● What this task involves
State how many lines in the listing below include the string "United". The answer is the number alone.

● Source data
★ ★ ★
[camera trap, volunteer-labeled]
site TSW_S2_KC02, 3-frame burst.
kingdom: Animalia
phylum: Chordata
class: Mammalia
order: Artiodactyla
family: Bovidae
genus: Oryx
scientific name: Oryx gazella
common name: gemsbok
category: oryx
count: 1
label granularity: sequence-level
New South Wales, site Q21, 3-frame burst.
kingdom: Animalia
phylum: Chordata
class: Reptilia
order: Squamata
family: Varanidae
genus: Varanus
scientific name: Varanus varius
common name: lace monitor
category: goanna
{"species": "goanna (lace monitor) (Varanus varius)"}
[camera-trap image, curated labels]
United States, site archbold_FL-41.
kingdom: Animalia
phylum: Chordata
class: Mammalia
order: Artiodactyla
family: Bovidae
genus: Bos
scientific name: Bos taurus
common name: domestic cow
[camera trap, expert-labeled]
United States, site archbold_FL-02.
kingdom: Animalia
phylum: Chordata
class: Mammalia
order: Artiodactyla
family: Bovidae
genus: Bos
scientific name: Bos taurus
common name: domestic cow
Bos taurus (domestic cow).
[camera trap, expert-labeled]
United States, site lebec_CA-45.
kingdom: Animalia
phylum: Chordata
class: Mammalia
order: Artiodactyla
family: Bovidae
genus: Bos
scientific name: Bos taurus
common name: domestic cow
★ ★ ★
● Result
3